How to complete this task:
Omit the pictures, please, and give each record below again exactly.

(Records from a data collection)
+ + + + +
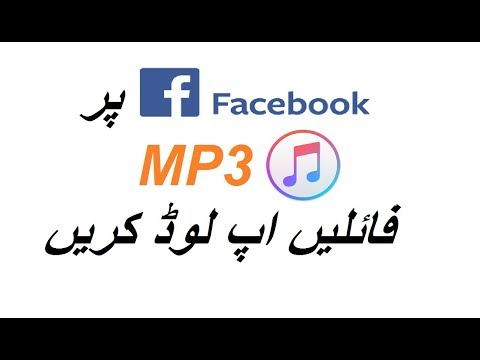 How to Upload Audio on Facebook on Android Mobile-Urdu/Hindi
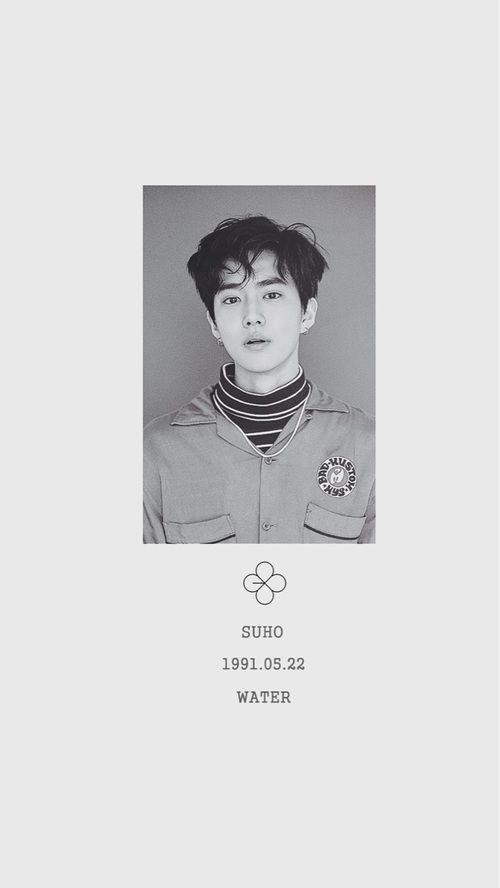 Lucky One 수호 / Suho - 김준면 / Kim JunMyeon EXO | Baekhyun | Chanyeol | Chen | D.O | Kai | Sehun | Lay | Xiumin | Luhan | Kris | Tao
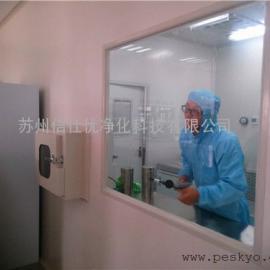 实验室的万级净化车间 手工板净化车间 洁净室设计施工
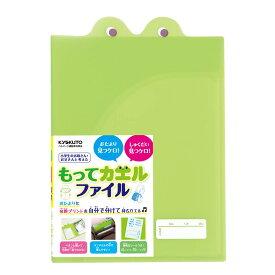 キョクトウ もってカエルファイル B5 グリーン SE01G 【メール便(追跡番号あり)】
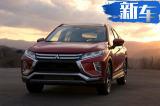 三菱加大研发-新车增至11款 目标在华销量翻倍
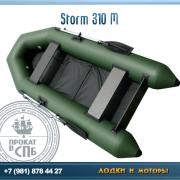 Storm 310M 12
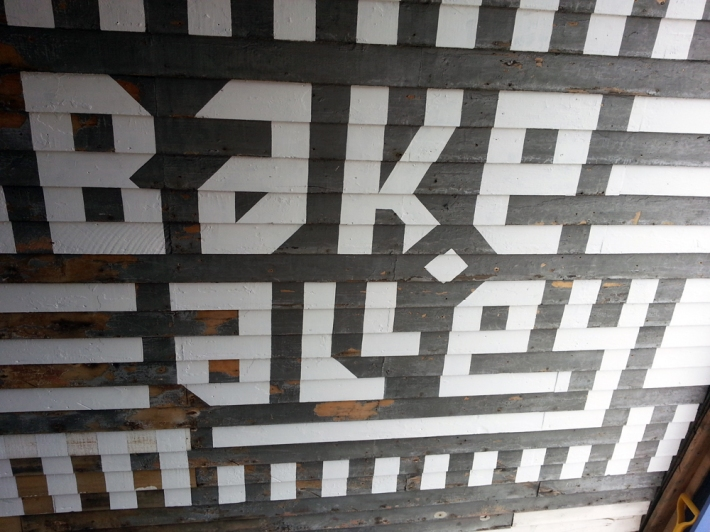 BakeAlley_closeup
+ + + + +
Answer to this exercise:
 How to Upload Audio on Facebook on Android Mobile-Urdu/Hindi
 Lucky One 수호 / Suho - 김준면 / Kim JunMyeon EXO | Baekhyun | Chanyeol | Chen | D.O | Kai | Sehun | Lay | Xiumin | Luhan | Kris | Tao
 实验室的万级净化车间 手工板净化车间 洁净室设计施工
 キョクトウ もってカエルファイル B5 グリーン SE01G 【メール便(追跡番号あり)】
 三菱加大研发-新车增至11款 目标在华销量翻倍
 Storm 310M 12
 BakeAlley_closeup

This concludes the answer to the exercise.